Er befreite die Streifen aus dem feuchtheißen Klima des Trockenschrankes und setzte sich an den Couchtisch, um sie in handliche Abschnitte zu zerteilen.
Den ersten Abschnitt hielt er mit unguten Gefühlen gegen das Licht. Er sah dutzende stecknadelkleine Köpfe – um Densdorf erkennen zu können, würde er jeden Einzelnen herausvergrößern müssen.
Im Hintergrund dudelte noch immer die Radiomusik. Entnervt drehte er am Tuner, bis er einen Nachrichtensender eingestellt hatte. Paul stutzte beim dritten Abschnitt des fünften Negativstreifens. Er meinte, den Glühweinstand von Max zu erkennen. Obwohl er im Deuten der Falschfarben von Negativen geübt war, hatte er Schwierigkeiten, Details auszumachen. Er musste sofort einen Abzug machen!
Er ging wieder in die Dunkelkammer und ärgerte sich über die Umstände der klassischen Fotoentwicklung. Am PC hätte er die Bilder sekundenschnell darstellen und per Mausklick Details heranzoomen können. Nervös legte er mit der Rechten den Streifen in den Vergrößerungsapparat ein, während seine Linke einen Bogen Fotopapier aus schwarzer Schutzfolie zog.

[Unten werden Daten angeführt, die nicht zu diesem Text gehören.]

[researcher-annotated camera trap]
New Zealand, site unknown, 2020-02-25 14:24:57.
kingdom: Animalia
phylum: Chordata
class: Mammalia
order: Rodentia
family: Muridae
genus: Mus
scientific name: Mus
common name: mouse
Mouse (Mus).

Er stellte die Schärfe ein, legte die Belichtungszeit fest und schaltete das Weißlicht des Vergrößerers ein. Mit einer Greifzange beförderte er das Papier ins Entwicklerbecken. Schon nach wenigen Sekunden zeichneten sich die Konturen von Max’ Glühweinstand ab. Paul zog das Papier kurz durch das Stopperbad und schwenkte es dann in Leitungswasser, um die überschüssigen Chemikalien abzuspülen. Er hängte das Bild mit einer Klammer an eine quer durch die Dunkelkammer gespannte Wäscheleine und musterte die abgebildete Szenerie aufmerksam: Im Gang vor Max’ Stand drängelten sich die Menschen. Max selbst konnte man im Halbdunkel hinter seiner Theke höchstens erahnen. Paul konzentrierte sich auf das kaum beleuchtete Areal hinter dem Stand. Obwohl verschwommen und trüb, war das große Reservefass deutlich auszumachen. Gleich daneben meinte Paul einen Schatten zu sehen, der die Ausmaße eines menschlichen Körpers hatte. Paul trat näher an den Abzug heran, doch mehr war beim besten Willen nicht zu erkennen.

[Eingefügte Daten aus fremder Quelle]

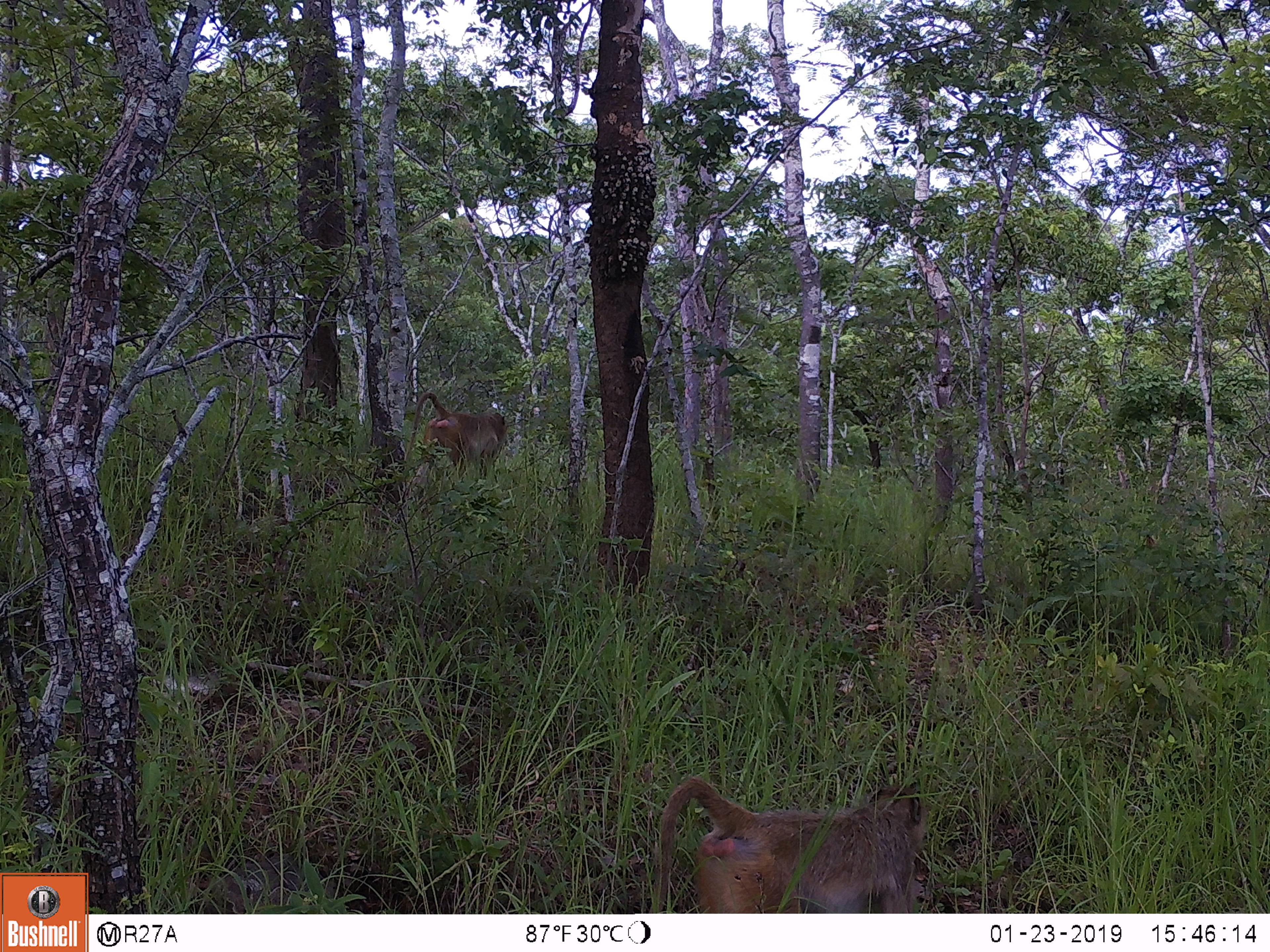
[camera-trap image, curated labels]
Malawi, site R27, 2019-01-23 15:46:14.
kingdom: Animalia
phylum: Chordata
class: Mammalia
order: Primates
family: Cercopithecidae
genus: Papio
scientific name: Papio cynocephalus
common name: yellow baboon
Yellow baboon (Papio cynocephalus), count 2.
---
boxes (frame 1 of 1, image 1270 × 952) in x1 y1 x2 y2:
yellow baboon: 649 758 929 910; 398 388 521 497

Er nahm sich den Negativstreifen noch einmal vor. Diesmal stellte er den Vergrößerer so ein, dass nur der hintere Teil des Standes abgebildet wurde. Beim Belichten wedelte er mit seiner Handfläche über die besonders dunklen Stellen der Aufnahme. Ein Trick, um verborgene Graustufen zur Geltung zu bringen.
Hastig ließ er das Papier durch die drei Bäder gleiten und hängte den Abzug neben den ersten an die Leine. Der Schatten neben dem Fass war nun klar als menschliche Silhouette zu identifizieren. Von den Proportionen her betrachtet, musste es sich um Densdorf handeln.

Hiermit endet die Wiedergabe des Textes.